DOCUMENT EXTRACT:
---

Unlike TRIM on standard SSDs, FS_TRIM works more like the manual/scheduled TRIM tools from the early days of consumer SSDs. From Brian's original Android 4.3/TRIM article:

The Android framework will send out a “start idle maintenance window” event that the MountService listens for, and then invokes vold to fstrim filesystems when a few conditions have been met – the device hasn’t been touched for over an hour, no idle maintenance window event has been sent in 24 hours, and the device is either off-charger with 80% battery or on-charger with 30% battery. The goal is to have fstrim run roughly once every 24 hours if you’re in the habit of plugging the device in to charge every night.

Personally I feel like the rules are a bit excessive and I'd love to see us get to active TRIM on these devices, but I guess it's a bit too early for that. Basically if your device has enough charge and you're not using it, Android 4.3 will issue an fstrim command to the eMMC controller. The command passes along a list of all unallocated addresses in the filesystem, which the eMMC controller can then use to purge its logical to physical mapping table/list/datastructure. The process should complete relatively quickly as no new data has to be written, the controller just needs to do some cleanup of internal structures and add a bunch of addresses to the unused block pool. Keep in mind that this simply addresses the issue of your storage getting slower over time. fstrim does nothing to keep performance high if you actually fill your storage to capacity. Given how bad these eMMC solutions are, my recommendation is to try and keep at least 20% of your internal storage unused/as free space.

---

SOURCE MATERIAL:
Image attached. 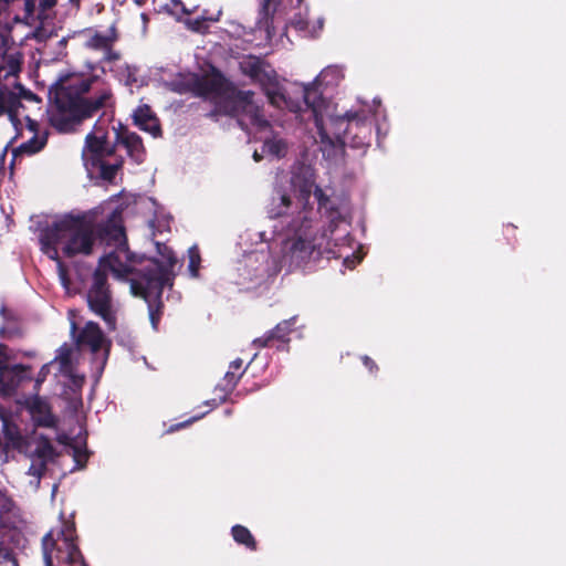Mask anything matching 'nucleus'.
<instances>
[{"instance_id":"nucleus-1","label":"nucleus","mask_w":566,"mask_h":566,"mask_svg":"<svg viewBox=\"0 0 566 566\" xmlns=\"http://www.w3.org/2000/svg\"><path fill=\"white\" fill-rule=\"evenodd\" d=\"M174 90L179 93L190 92L196 96L212 102L216 112L238 117L243 129H255L262 133V153L274 158L284 157L287 153V144L276 135H271L269 122L261 114L260 106L254 102V93L251 91H238L222 74L209 65L201 73H189L179 81L172 83Z\"/></svg>"},{"instance_id":"nucleus-26","label":"nucleus","mask_w":566,"mask_h":566,"mask_svg":"<svg viewBox=\"0 0 566 566\" xmlns=\"http://www.w3.org/2000/svg\"><path fill=\"white\" fill-rule=\"evenodd\" d=\"M19 71V59L13 54H7L0 48V78L14 75Z\"/></svg>"},{"instance_id":"nucleus-25","label":"nucleus","mask_w":566,"mask_h":566,"mask_svg":"<svg viewBox=\"0 0 566 566\" xmlns=\"http://www.w3.org/2000/svg\"><path fill=\"white\" fill-rule=\"evenodd\" d=\"M21 102L15 93L0 84V116L8 113L11 117L17 114Z\"/></svg>"},{"instance_id":"nucleus-16","label":"nucleus","mask_w":566,"mask_h":566,"mask_svg":"<svg viewBox=\"0 0 566 566\" xmlns=\"http://www.w3.org/2000/svg\"><path fill=\"white\" fill-rule=\"evenodd\" d=\"M77 344L87 346L92 353L97 354L104 348L105 337L96 323L88 322L80 333Z\"/></svg>"},{"instance_id":"nucleus-48","label":"nucleus","mask_w":566,"mask_h":566,"mask_svg":"<svg viewBox=\"0 0 566 566\" xmlns=\"http://www.w3.org/2000/svg\"><path fill=\"white\" fill-rule=\"evenodd\" d=\"M304 0H297V3L298 4H302Z\"/></svg>"},{"instance_id":"nucleus-21","label":"nucleus","mask_w":566,"mask_h":566,"mask_svg":"<svg viewBox=\"0 0 566 566\" xmlns=\"http://www.w3.org/2000/svg\"><path fill=\"white\" fill-rule=\"evenodd\" d=\"M72 355H73V352H72V349L70 347L62 346L59 349L57 355L54 358V360L51 361V365L59 364L60 373H62L65 376H69L70 378H73L74 379V384L76 386H80L83 382L84 377L83 376H77L75 374L74 365H73V361H72Z\"/></svg>"},{"instance_id":"nucleus-12","label":"nucleus","mask_w":566,"mask_h":566,"mask_svg":"<svg viewBox=\"0 0 566 566\" xmlns=\"http://www.w3.org/2000/svg\"><path fill=\"white\" fill-rule=\"evenodd\" d=\"M167 10L175 15L178 21L184 22L187 30L196 33H207L209 23L217 21V19L203 15L199 18H189L192 10L187 9L181 0H170V3L167 4Z\"/></svg>"},{"instance_id":"nucleus-23","label":"nucleus","mask_w":566,"mask_h":566,"mask_svg":"<svg viewBox=\"0 0 566 566\" xmlns=\"http://www.w3.org/2000/svg\"><path fill=\"white\" fill-rule=\"evenodd\" d=\"M295 324V317L279 323L272 331L268 332L262 337L255 338L253 344L259 347H265L273 339L285 340L291 332L292 326Z\"/></svg>"},{"instance_id":"nucleus-40","label":"nucleus","mask_w":566,"mask_h":566,"mask_svg":"<svg viewBox=\"0 0 566 566\" xmlns=\"http://www.w3.org/2000/svg\"><path fill=\"white\" fill-rule=\"evenodd\" d=\"M345 264H347V266H349V268H353L354 264H355V261L354 260H349V259H345Z\"/></svg>"},{"instance_id":"nucleus-38","label":"nucleus","mask_w":566,"mask_h":566,"mask_svg":"<svg viewBox=\"0 0 566 566\" xmlns=\"http://www.w3.org/2000/svg\"><path fill=\"white\" fill-rule=\"evenodd\" d=\"M28 125L31 132L35 130L36 122L32 120L30 117H27Z\"/></svg>"},{"instance_id":"nucleus-42","label":"nucleus","mask_w":566,"mask_h":566,"mask_svg":"<svg viewBox=\"0 0 566 566\" xmlns=\"http://www.w3.org/2000/svg\"><path fill=\"white\" fill-rule=\"evenodd\" d=\"M60 43H61V44H65V43H66L65 38H63V39L61 40V42H60Z\"/></svg>"},{"instance_id":"nucleus-22","label":"nucleus","mask_w":566,"mask_h":566,"mask_svg":"<svg viewBox=\"0 0 566 566\" xmlns=\"http://www.w3.org/2000/svg\"><path fill=\"white\" fill-rule=\"evenodd\" d=\"M62 536L65 552L60 551L61 566H86L81 552L72 538L64 533H62Z\"/></svg>"},{"instance_id":"nucleus-45","label":"nucleus","mask_w":566,"mask_h":566,"mask_svg":"<svg viewBox=\"0 0 566 566\" xmlns=\"http://www.w3.org/2000/svg\"><path fill=\"white\" fill-rule=\"evenodd\" d=\"M256 357V354H253V356L251 357V360H254Z\"/></svg>"},{"instance_id":"nucleus-2","label":"nucleus","mask_w":566,"mask_h":566,"mask_svg":"<svg viewBox=\"0 0 566 566\" xmlns=\"http://www.w3.org/2000/svg\"><path fill=\"white\" fill-rule=\"evenodd\" d=\"M107 220L99 224L98 238L114 250L101 258L93 277V284L87 293L91 310L99 315L108 327H115V315L112 310V298L106 286V272L116 279L140 274L145 256L132 254L127 248L126 235L122 224V212L117 209L106 214Z\"/></svg>"},{"instance_id":"nucleus-29","label":"nucleus","mask_w":566,"mask_h":566,"mask_svg":"<svg viewBox=\"0 0 566 566\" xmlns=\"http://www.w3.org/2000/svg\"><path fill=\"white\" fill-rule=\"evenodd\" d=\"M97 166L99 167L101 177L106 181H113L122 166V163L107 164L104 160H101Z\"/></svg>"},{"instance_id":"nucleus-6","label":"nucleus","mask_w":566,"mask_h":566,"mask_svg":"<svg viewBox=\"0 0 566 566\" xmlns=\"http://www.w3.org/2000/svg\"><path fill=\"white\" fill-rule=\"evenodd\" d=\"M291 189L294 197L281 190L272 196L268 206V213L271 218L291 213L296 214L305 209H314L313 205L310 203V199L314 195L318 203L317 211L324 209L325 212H328L331 223L338 219L339 214L334 211L328 197L316 186L314 170L310 166H300L293 171Z\"/></svg>"},{"instance_id":"nucleus-35","label":"nucleus","mask_w":566,"mask_h":566,"mask_svg":"<svg viewBox=\"0 0 566 566\" xmlns=\"http://www.w3.org/2000/svg\"><path fill=\"white\" fill-rule=\"evenodd\" d=\"M363 363L367 368H369V370L377 368L375 363L368 356L363 357Z\"/></svg>"},{"instance_id":"nucleus-34","label":"nucleus","mask_w":566,"mask_h":566,"mask_svg":"<svg viewBox=\"0 0 566 566\" xmlns=\"http://www.w3.org/2000/svg\"><path fill=\"white\" fill-rule=\"evenodd\" d=\"M49 366L50 365H44L40 373H39V376H38V379H36V382L40 384L41 381H43L46 377V375L49 374Z\"/></svg>"},{"instance_id":"nucleus-41","label":"nucleus","mask_w":566,"mask_h":566,"mask_svg":"<svg viewBox=\"0 0 566 566\" xmlns=\"http://www.w3.org/2000/svg\"><path fill=\"white\" fill-rule=\"evenodd\" d=\"M106 360V352L102 354V361L104 363Z\"/></svg>"},{"instance_id":"nucleus-18","label":"nucleus","mask_w":566,"mask_h":566,"mask_svg":"<svg viewBox=\"0 0 566 566\" xmlns=\"http://www.w3.org/2000/svg\"><path fill=\"white\" fill-rule=\"evenodd\" d=\"M117 140L126 148L127 155L137 164L145 159V148L142 138L133 132L123 130L117 133Z\"/></svg>"},{"instance_id":"nucleus-15","label":"nucleus","mask_w":566,"mask_h":566,"mask_svg":"<svg viewBox=\"0 0 566 566\" xmlns=\"http://www.w3.org/2000/svg\"><path fill=\"white\" fill-rule=\"evenodd\" d=\"M344 80V71L340 66L337 65H331L325 67L315 78V81L312 84L304 85L302 88V95H305V91L308 88L311 91H314L316 93V102H318V98L324 99L322 95L317 92L318 86H323L325 88H333L340 84V82ZM302 109H305L304 103L301 104Z\"/></svg>"},{"instance_id":"nucleus-8","label":"nucleus","mask_w":566,"mask_h":566,"mask_svg":"<svg viewBox=\"0 0 566 566\" xmlns=\"http://www.w3.org/2000/svg\"><path fill=\"white\" fill-rule=\"evenodd\" d=\"M90 90V83L74 77L67 86L61 85L56 92L57 109L51 114V123L60 132L73 130L83 119L105 106L111 92L103 90L96 97H82Z\"/></svg>"},{"instance_id":"nucleus-19","label":"nucleus","mask_w":566,"mask_h":566,"mask_svg":"<svg viewBox=\"0 0 566 566\" xmlns=\"http://www.w3.org/2000/svg\"><path fill=\"white\" fill-rule=\"evenodd\" d=\"M324 22V18L310 20L307 17H303L298 13L295 14L287 24H284V30L281 35H286L289 28L293 29L295 32H307L311 35H314L323 31Z\"/></svg>"},{"instance_id":"nucleus-24","label":"nucleus","mask_w":566,"mask_h":566,"mask_svg":"<svg viewBox=\"0 0 566 566\" xmlns=\"http://www.w3.org/2000/svg\"><path fill=\"white\" fill-rule=\"evenodd\" d=\"M114 39L115 38H91L86 42V45L99 53L102 61H116L119 59V54L112 50Z\"/></svg>"},{"instance_id":"nucleus-31","label":"nucleus","mask_w":566,"mask_h":566,"mask_svg":"<svg viewBox=\"0 0 566 566\" xmlns=\"http://www.w3.org/2000/svg\"><path fill=\"white\" fill-rule=\"evenodd\" d=\"M43 558L45 566H54L53 557H52V548L54 546V541L52 538L51 533L46 534L43 537Z\"/></svg>"},{"instance_id":"nucleus-39","label":"nucleus","mask_w":566,"mask_h":566,"mask_svg":"<svg viewBox=\"0 0 566 566\" xmlns=\"http://www.w3.org/2000/svg\"><path fill=\"white\" fill-rule=\"evenodd\" d=\"M263 154L264 153H259L258 150H254V154H253V158L255 161H260L261 158L263 157Z\"/></svg>"},{"instance_id":"nucleus-4","label":"nucleus","mask_w":566,"mask_h":566,"mask_svg":"<svg viewBox=\"0 0 566 566\" xmlns=\"http://www.w3.org/2000/svg\"><path fill=\"white\" fill-rule=\"evenodd\" d=\"M281 220L280 263L289 269H297L317 260L327 233L318 223V211L305 209L296 214H283Z\"/></svg>"},{"instance_id":"nucleus-13","label":"nucleus","mask_w":566,"mask_h":566,"mask_svg":"<svg viewBox=\"0 0 566 566\" xmlns=\"http://www.w3.org/2000/svg\"><path fill=\"white\" fill-rule=\"evenodd\" d=\"M29 377V367L23 365L10 366L7 356L0 350V391L11 390Z\"/></svg>"},{"instance_id":"nucleus-3","label":"nucleus","mask_w":566,"mask_h":566,"mask_svg":"<svg viewBox=\"0 0 566 566\" xmlns=\"http://www.w3.org/2000/svg\"><path fill=\"white\" fill-rule=\"evenodd\" d=\"M311 90L305 91V109L301 111V119H314L321 142L327 145L348 144L354 148H363L369 144L371 135V111H344L339 113L337 105L318 98Z\"/></svg>"},{"instance_id":"nucleus-46","label":"nucleus","mask_w":566,"mask_h":566,"mask_svg":"<svg viewBox=\"0 0 566 566\" xmlns=\"http://www.w3.org/2000/svg\"><path fill=\"white\" fill-rule=\"evenodd\" d=\"M256 357V354H253V356L251 357V360H254Z\"/></svg>"},{"instance_id":"nucleus-14","label":"nucleus","mask_w":566,"mask_h":566,"mask_svg":"<svg viewBox=\"0 0 566 566\" xmlns=\"http://www.w3.org/2000/svg\"><path fill=\"white\" fill-rule=\"evenodd\" d=\"M280 3L281 0H261L258 19L254 28L252 29L253 32H263L264 35L276 34V24L279 23V20L275 13Z\"/></svg>"},{"instance_id":"nucleus-27","label":"nucleus","mask_w":566,"mask_h":566,"mask_svg":"<svg viewBox=\"0 0 566 566\" xmlns=\"http://www.w3.org/2000/svg\"><path fill=\"white\" fill-rule=\"evenodd\" d=\"M46 144L45 135H33L29 140L22 143L15 150L18 154L33 155L40 151Z\"/></svg>"},{"instance_id":"nucleus-11","label":"nucleus","mask_w":566,"mask_h":566,"mask_svg":"<svg viewBox=\"0 0 566 566\" xmlns=\"http://www.w3.org/2000/svg\"><path fill=\"white\" fill-rule=\"evenodd\" d=\"M112 153L113 148L108 145L106 132L102 127L95 128L92 133L87 134L82 151V159L87 170L90 167H96L104 157L109 156Z\"/></svg>"},{"instance_id":"nucleus-32","label":"nucleus","mask_w":566,"mask_h":566,"mask_svg":"<svg viewBox=\"0 0 566 566\" xmlns=\"http://www.w3.org/2000/svg\"><path fill=\"white\" fill-rule=\"evenodd\" d=\"M45 469V464L42 461L33 462L28 470V474L35 478L34 488H39L40 479Z\"/></svg>"},{"instance_id":"nucleus-43","label":"nucleus","mask_w":566,"mask_h":566,"mask_svg":"<svg viewBox=\"0 0 566 566\" xmlns=\"http://www.w3.org/2000/svg\"><path fill=\"white\" fill-rule=\"evenodd\" d=\"M4 313H6V308H4V307H2V308H1V314H2V315H4Z\"/></svg>"},{"instance_id":"nucleus-10","label":"nucleus","mask_w":566,"mask_h":566,"mask_svg":"<svg viewBox=\"0 0 566 566\" xmlns=\"http://www.w3.org/2000/svg\"><path fill=\"white\" fill-rule=\"evenodd\" d=\"M57 0H24L23 21L34 30L28 35H44L48 20L52 19V11Z\"/></svg>"},{"instance_id":"nucleus-20","label":"nucleus","mask_w":566,"mask_h":566,"mask_svg":"<svg viewBox=\"0 0 566 566\" xmlns=\"http://www.w3.org/2000/svg\"><path fill=\"white\" fill-rule=\"evenodd\" d=\"M134 122L140 129L148 132L154 137H157L160 135V127L158 124V119L153 114L149 106H147V105L139 106L134 112Z\"/></svg>"},{"instance_id":"nucleus-9","label":"nucleus","mask_w":566,"mask_h":566,"mask_svg":"<svg viewBox=\"0 0 566 566\" xmlns=\"http://www.w3.org/2000/svg\"><path fill=\"white\" fill-rule=\"evenodd\" d=\"M239 65L244 75L262 87L272 105L279 108H287L293 113L302 111L298 102H293L283 94L274 69L264 60L254 55H248L242 57Z\"/></svg>"},{"instance_id":"nucleus-30","label":"nucleus","mask_w":566,"mask_h":566,"mask_svg":"<svg viewBox=\"0 0 566 566\" xmlns=\"http://www.w3.org/2000/svg\"><path fill=\"white\" fill-rule=\"evenodd\" d=\"M188 256H189L188 271L192 277H197L201 259H200L199 250L196 245L189 248Z\"/></svg>"},{"instance_id":"nucleus-17","label":"nucleus","mask_w":566,"mask_h":566,"mask_svg":"<svg viewBox=\"0 0 566 566\" xmlns=\"http://www.w3.org/2000/svg\"><path fill=\"white\" fill-rule=\"evenodd\" d=\"M242 364L243 361L240 358L233 360L222 381L216 386L214 391L220 392L219 398L221 401H224L227 395L235 387L239 379L244 374L245 368H242Z\"/></svg>"},{"instance_id":"nucleus-47","label":"nucleus","mask_w":566,"mask_h":566,"mask_svg":"<svg viewBox=\"0 0 566 566\" xmlns=\"http://www.w3.org/2000/svg\"><path fill=\"white\" fill-rule=\"evenodd\" d=\"M256 357V354H253V356L251 357V360H254Z\"/></svg>"},{"instance_id":"nucleus-33","label":"nucleus","mask_w":566,"mask_h":566,"mask_svg":"<svg viewBox=\"0 0 566 566\" xmlns=\"http://www.w3.org/2000/svg\"><path fill=\"white\" fill-rule=\"evenodd\" d=\"M39 424L41 426H44V427H52L54 426V418L51 413H44L43 417L41 419L38 420Z\"/></svg>"},{"instance_id":"nucleus-44","label":"nucleus","mask_w":566,"mask_h":566,"mask_svg":"<svg viewBox=\"0 0 566 566\" xmlns=\"http://www.w3.org/2000/svg\"><path fill=\"white\" fill-rule=\"evenodd\" d=\"M72 331H75V323H72Z\"/></svg>"},{"instance_id":"nucleus-36","label":"nucleus","mask_w":566,"mask_h":566,"mask_svg":"<svg viewBox=\"0 0 566 566\" xmlns=\"http://www.w3.org/2000/svg\"><path fill=\"white\" fill-rule=\"evenodd\" d=\"M8 504V499L4 496L3 493L0 492V507L6 509Z\"/></svg>"},{"instance_id":"nucleus-5","label":"nucleus","mask_w":566,"mask_h":566,"mask_svg":"<svg viewBox=\"0 0 566 566\" xmlns=\"http://www.w3.org/2000/svg\"><path fill=\"white\" fill-rule=\"evenodd\" d=\"M95 223L96 220L87 214H66L41 232V250L51 260L56 261L62 279H64V268L60 261V251L67 258L90 254L97 239Z\"/></svg>"},{"instance_id":"nucleus-7","label":"nucleus","mask_w":566,"mask_h":566,"mask_svg":"<svg viewBox=\"0 0 566 566\" xmlns=\"http://www.w3.org/2000/svg\"><path fill=\"white\" fill-rule=\"evenodd\" d=\"M161 261L148 259L143 262L140 274L132 276L129 289L133 295L148 304L149 319L154 329L160 318V296L164 287L171 286V274L176 264L174 252L165 244L156 243Z\"/></svg>"},{"instance_id":"nucleus-28","label":"nucleus","mask_w":566,"mask_h":566,"mask_svg":"<svg viewBox=\"0 0 566 566\" xmlns=\"http://www.w3.org/2000/svg\"><path fill=\"white\" fill-rule=\"evenodd\" d=\"M232 536L237 543L243 544L250 549H255V541L247 527L241 525L233 526Z\"/></svg>"},{"instance_id":"nucleus-37","label":"nucleus","mask_w":566,"mask_h":566,"mask_svg":"<svg viewBox=\"0 0 566 566\" xmlns=\"http://www.w3.org/2000/svg\"><path fill=\"white\" fill-rule=\"evenodd\" d=\"M14 0H0V11L4 10Z\"/></svg>"}]
</instances>
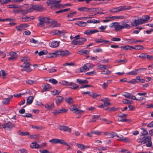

---

WRITTEN EXERCISE 1: Rewrite the passage on Android 4.3 TRIM from "The Android framework" up to and including "charge every night.", changing "MountService" to "StorageService".
WRITTEN EXERCISE 2: In the passage on Android 4.3 TRIM, how much of the internal storage does the writer recommend keeping unused?

RESULT 1:
The Android framework will send out a “start idle maintenance window” event that the StorageService listens for, and then invokes vold to fstrim filesystems when a few conditions have been met – the device hasn’t been touched for over an hour, no idle maintenance window event has been sent in 24 hours, and the device is either off-charger with 80% battery or on-charger with 30% battery. The goal is to have fstrim run roughly once every 24 hours if you’re in the habit of plugging the device in to charge every night.

RESULT 2: At least 20% of the internal storage.